» **Tarefa proposta A**
Reescreva as linhas de dados da linha com "I need to know whereabouts the cups" até a última delas, inclusive, substituindo "cups" por "mugs" e mantendo todo o resto igual.

» **Texto para leitura**

|---|

Ao longo de boa parte dos últimos vinte anos, observou-se no cenário internacional uma exuberante onda de iniciativas que, como traço comum, tomam a criatividade como fulcro para um novo modelo de desenvolvimento econômico, social e cultural. Essas iniciativas envolvem políticas públicas nos níveis nacional e local, uma multiplicidade de ações de organismos multilaterais e a emergência de abordagens, nem sempre convergentes, de teorização em diversos campos disciplinares – como na economia, na geografia, na sociologia, nos estudos culturais, no urbanismo e na gestão. Essas iniciativas têm como foco principal a compreensão – e o estímulo – das relações entre criatividade e desenvolvimento. No Brasil, podemos nos congratular por termos em Celso Furtado uma reflexão original sobre essas relações e talvez devêssemos nos questionar sobre o que temos aprendido com ele (Furtado, 1996, 2008).

São muito conhecidas as iniciativas do Reino Unido no estímulo aos chamados setores criativos como foco da atenção das políticas públicas. Da industrialização original à desindustrialização avançada dos tempos recentes, quando a manufatura progressivamente migra para a “periferia” numa nova configuração da divisão internacional do trabalho, o Reino Unido tornou-se uma espécie de epicentro do fenômeno que coloca a criatividade no cerne do debate sobre as possibilidades de desenvolvimento. Para além da experiência britânica, é justo reconhecer toda uma diversidade de países, com os mais distintos backgrounds em termos de níveis de desenvolvimento (mensurados por quaisquer índices), que de maneira mais ou menos importante vêm implementando iniciativas nesse sentido: Austrália, Canadá, Nova Zelândia, Colômbia, Tailândia e China, para mencionar talvez os mais conhecidos. Conceberam, assim como ocorre hoje no Brasil, e implementaram, suas iniciativas particulares a fim de estimular os setores ditos criativos (Valiati, 2007; Sabbatini et al, 2009; Flew, 2012; Corazza, 2013).

|---|

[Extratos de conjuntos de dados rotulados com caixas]
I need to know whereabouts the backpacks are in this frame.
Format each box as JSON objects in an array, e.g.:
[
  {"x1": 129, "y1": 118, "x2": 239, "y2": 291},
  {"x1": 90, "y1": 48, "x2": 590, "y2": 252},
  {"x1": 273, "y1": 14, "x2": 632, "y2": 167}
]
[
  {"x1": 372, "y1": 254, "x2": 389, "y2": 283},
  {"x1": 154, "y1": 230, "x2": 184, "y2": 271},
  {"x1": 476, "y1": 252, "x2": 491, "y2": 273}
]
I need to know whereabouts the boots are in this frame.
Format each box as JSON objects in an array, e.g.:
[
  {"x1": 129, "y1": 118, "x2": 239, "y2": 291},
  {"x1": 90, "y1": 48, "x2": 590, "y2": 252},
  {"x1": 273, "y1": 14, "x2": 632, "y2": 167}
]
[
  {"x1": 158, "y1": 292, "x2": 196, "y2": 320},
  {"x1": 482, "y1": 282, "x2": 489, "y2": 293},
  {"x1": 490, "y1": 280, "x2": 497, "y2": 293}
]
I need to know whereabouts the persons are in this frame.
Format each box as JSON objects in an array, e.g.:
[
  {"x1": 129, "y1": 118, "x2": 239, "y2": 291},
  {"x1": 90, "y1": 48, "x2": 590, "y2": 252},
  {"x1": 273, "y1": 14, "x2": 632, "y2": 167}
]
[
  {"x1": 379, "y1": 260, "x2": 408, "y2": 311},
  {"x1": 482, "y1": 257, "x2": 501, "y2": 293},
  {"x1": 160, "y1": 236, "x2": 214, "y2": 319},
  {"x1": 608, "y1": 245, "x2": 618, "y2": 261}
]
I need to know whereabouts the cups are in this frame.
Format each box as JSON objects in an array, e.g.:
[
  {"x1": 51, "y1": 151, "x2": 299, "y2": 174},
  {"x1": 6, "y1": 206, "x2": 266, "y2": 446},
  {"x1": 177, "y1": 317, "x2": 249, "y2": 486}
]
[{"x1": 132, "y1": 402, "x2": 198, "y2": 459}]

|---|

» **Tarefa proposta B**
Transcreva, do texto sobre criatividade e desenvolvimento, o trecho de "Ao longo de" até "(Furtado, 1996, 2008).", inclusive, sem nenhuma alteração.

» **Resultado A**
I need to know whereabouts the mugs are in this frame.
Format each box as JSON objects in an array, e.g.:
[
  {"x1": 51, "y1": 151, "x2": 299, "y2": 174},
  {"x1": 6, "y1": 206, "x2": 266, "y2": 446},
  {"x1": 177, "y1": 317, "x2": 249, "y2": 486}
]
[{"x1": 132, "y1": 402, "x2": 198, "y2": 459}]

» **Resultado B**
Ao longo de boa parte dos últimos vinte anos, observou-se no cenário internacional uma exuberante onda de iniciativas que, como traço comum, tomam a criatividade como fulcro para um novo modelo de desenvolvimento econômico, social e cultural. Essas iniciativas envolvem políticas públicas nos níveis nacional e local, uma multiplicidade de ações de organismos multilaterais e a emergência de abordagens, nem sempre convergentes, de teorização em diversos campos disciplinares – como na economia, na geografia, na sociologia, nos estudos culturais, no urbanismo e na gestão. Essas iniciativas têm como foco principal a compreensão – e o estímulo – das relações entre criatividade e desenvolvimento. No Brasil, podemos nos congratular por termos em Celso Furtado uma reflexão original sobre essas relações e talvez devêssemos nos questionar sobre o que temos aprendido com ele (Furtado, 1996, 2008).